Barry Stewart

Personal information
- Full name: Barry Stewart
- Born: 3 December 1980 (age 45) North Shields, Northumberland, England
- Batting: Right-handed
- Bowling: Right-arm medium pace

Domestic team information
- 1999–2003: Northumberland

Career statistics
| Competition | List A |
| Matches | 1 |
| Runs scored | 2 |
| Batting average | 2.00 |
| 100s/50s | –/– |
| Top score | 2 |
| Balls bowled | 60 |
| Wickets | 1 |
| Bowling average | 58.00 |
| 5 wickets in innings | – |
| 10 wickets in match | – |
| Best bowling | 1/58 |
| Catches/stumpings | –/– |
- Source: Cricinfo, 30 June 2011

= Barry Stewart (English cricketer) =

English cricketer (born 1980)

Barry Stewart (born 3 December 1980) is an English cricketer. Stewart is a right-handed batsman who bowls right-arm medium pace. He was born in North Shields, Northumberland.

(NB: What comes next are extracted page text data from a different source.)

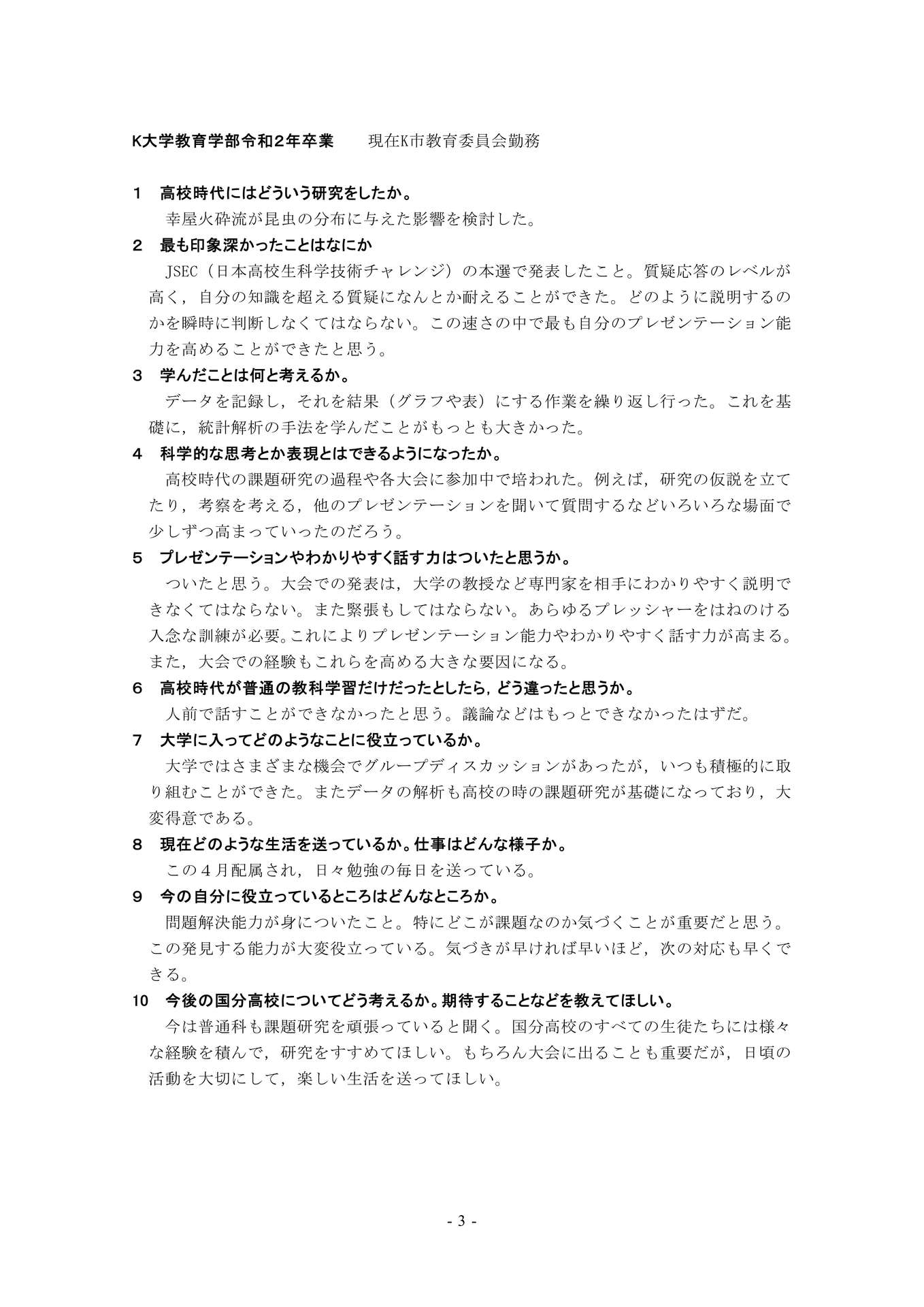 K大学教育学部令和2年卒業　　現在K市教育委員会勤務

1　高校時代にはどういう研究をしたか。
幸屋火砕流が昆虫の分布に与えた影響を検討した。

2　最も印象深かったことはなにか
JSEC（日本高校生科学技術チャレンジ）の本選で発表したこと。質疑応答のレベルが高く，自分の知識を超える質疑になんとか耐えることができた。どのように説明するのかを瞬時に判断しなくてはならない。この速さの中で最も自分のプレゼンテーション能力を高めることができたと思う。

3　学んだことは何と考えるか。
データを記録し，それを結果（グラフや表）にする作業を繰り返し行った。これを基礎に，統計解析の手法を学んだことがもっとも大きかった。

4　科学的な思考とか表現とはできるようになったか。
高校時代の課題研究の過程や各大会に参加中で培われた。例えば，研究の仮説を立てたり，考察を考える，他のプレゼンテーションを聞いて質問するなどいろいろな場面で少しずつ高まっていったのだろう。

5　プレゼンテーションやわかりやすく話す力はついたと思うか。
ついたと思う。大会での発表は，大学の教授など専門家を相手にわかりやすく説明できなくてはならない。また緊張もしてはならない。あらゆるプレッシャーをはねのける入念な訓練が必要。これによりプレゼンテーション能力やわかりやすく話す力が高まる。また，大会での経験もこれらを高める大きな要因になる。

6　高校時代が普通の教科学習だけだったとしたら，どう違ったと思うか。
人前で話すことができなかったと思う。議論などはもっとできなかったはずだ。

7　大学に入ってどのようなことに役立っているか。
大学ではさまざまな機会でグループディスカッションがあったが，いつも積極的に取り組むことができた。またデータの解析も高校の時の課題研究が基礎になっており，大変得意である。

8　現在どのような生活を送っているか。仕事はどんな様子か。
この４月配属され，日々勉強の毎日を送っている。

9　今の自分に役立っているところはどんなところか。
問題解決能力が身についたこと。特にどこが課題なのか気づくことが重要だと思う。この発見する能力が大変役立っている。気づきが早ければ早いほど，次の対応も早くできる。

10　今後の国分高校についてどう考えるか。期待することなどを教えてほしい。
今は普通科も課題研究を頑張っていると聞く。国分高校のすべての生徒たちには様々な経験を積んで，研究をすすめてほしい。もちろん大会に出ることも重要だが，日頃の活動を大切にして，楽しい生活を送ってほしい。

- 3 -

Stewart made his debut for Northumberland in the 1999 MCCA Knockout Trophy against the Durham Cricket Board. Stewart played Minor counties cricket for Northumberland from 1999 to 2003, which included 9 Minor Counties Championship matches and 6 MCCA Knockout Trophy matches. He made his only List A appearance against Leicestershire in the 2000 NatWest Trophy. In this match, he took the wicket of Chris Lewis for the cost of 58 runs from 10 overs. With the bat, he scored 2 runs before being dismissed by Anil Kumble.